Anonymous for this post (1) said...

Thank you, Anonymous 2. That was exactly it-- the relationship just didn't seem to make sense anymore. And I do have a lot of positive things in my life, and focusing on them really does help.

Seraphic, maybe you have before, but perhaps you could write about being the "bad guy." You know, breaking up with a man who is an all-around worthy person, but just not the guy for you, and hurting him a lot/saying a lot of the wrong things/making insensitive mistakes. Advice on how to handle being broken up with abounds. Being the breaker-upper is not so well covered.

Seraphic said...

Well, people tend not to be so sympathetic to the breaker-uppers, for the obvious reason that the broken-up-with tend to feel worse and because the breaker-uppers did say stuff they ought not to have said and did stuff they ought not to have done.

I still feel a bit badly about imprudent ways I behaved when I was younger, and maybe I should still feel a bit badly. Life is not about feeling as comfortable as possible, and remorse helps us refrain from being imprudent in the future.

But there is no reason to manufacture pain to assuage our guilt. There must be an element of relief in what you are feeling. You've done the hardest part. It's over. You're free. And you can't feel the guy's pain for him, no matter how badly you make yourself feel.

So don't wallow in guilt. Go to confession on Saturday and admit that you said and did stuff you ought not to have done, and you made a guy think you would marry him before you really were ready for marriage. Then do the penance the priest says and be free. A week of feeling like a rhymes-with-witch is enough.

Clare said...

Seraphic -- how?

This post makes sense, and is extremely relevant to my life right now. But how does one go about rooting up hope, especially one that is so firmly lodged, with roots that go years deep?

Wait for it, I guess?
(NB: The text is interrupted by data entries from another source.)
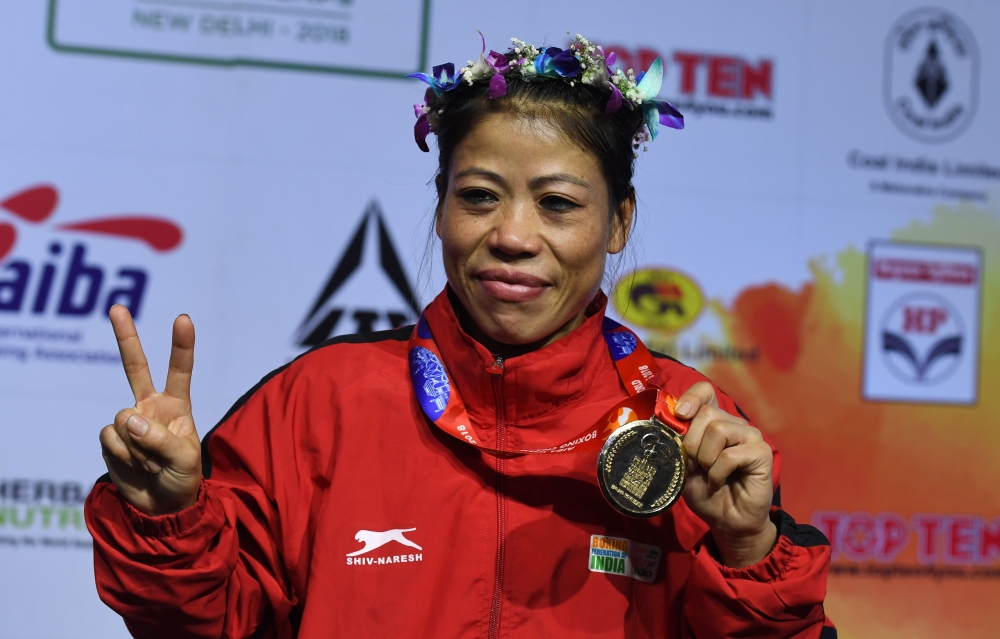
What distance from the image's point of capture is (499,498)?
1250mm

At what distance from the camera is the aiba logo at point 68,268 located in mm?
2566

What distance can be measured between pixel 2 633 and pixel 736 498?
2241mm

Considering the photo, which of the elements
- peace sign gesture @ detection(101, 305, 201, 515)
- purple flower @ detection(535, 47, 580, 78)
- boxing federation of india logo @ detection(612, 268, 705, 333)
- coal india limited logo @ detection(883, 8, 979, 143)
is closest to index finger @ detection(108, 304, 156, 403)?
peace sign gesture @ detection(101, 305, 201, 515)

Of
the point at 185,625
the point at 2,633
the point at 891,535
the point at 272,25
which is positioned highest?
the point at 272,25

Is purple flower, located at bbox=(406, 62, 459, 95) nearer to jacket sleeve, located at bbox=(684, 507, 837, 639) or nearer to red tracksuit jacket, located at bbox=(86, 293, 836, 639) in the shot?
red tracksuit jacket, located at bbox=(86, 293, 836, 639)

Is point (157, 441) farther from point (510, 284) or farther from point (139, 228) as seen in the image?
point (139, 228)

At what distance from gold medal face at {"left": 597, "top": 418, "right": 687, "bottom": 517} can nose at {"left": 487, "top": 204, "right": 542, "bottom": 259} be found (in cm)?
28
Pray that God will crush it? Castigate your own heart as a liar? None of these are working.

Seraphic said...

It depends on the hope. If the hope is about something you can do yourself or about something general, like being married one day (not next year, but one day), or beating cancer, then let it live and try not to dwell on it.

But if the hope is about Mr Wrong suddenly becoming Mr Right, or anything that specific and uncontrollable by you (because, really, ultimately all we can control is ourselves), then it should be uprooted.

If I were you, I'd keep bugging God about it half the time and try acceptance the other half the time. (Kind of how I deal with not having a baby, actually, although that is one of those general things that you can do at least something about.) Maybe there's a reason why God, despite your repeated requests that He remove it, is leaving it stuck in there. So you could say, "Please take it away, and if You don't want to take it away, at least allow me to figure out WHY you won't take it away!"

By the way, if the hope is that somebody else will stop drinking or drugging or beating you up or anything like that, I suggest putting some real distance between the drinker/drugger/beater.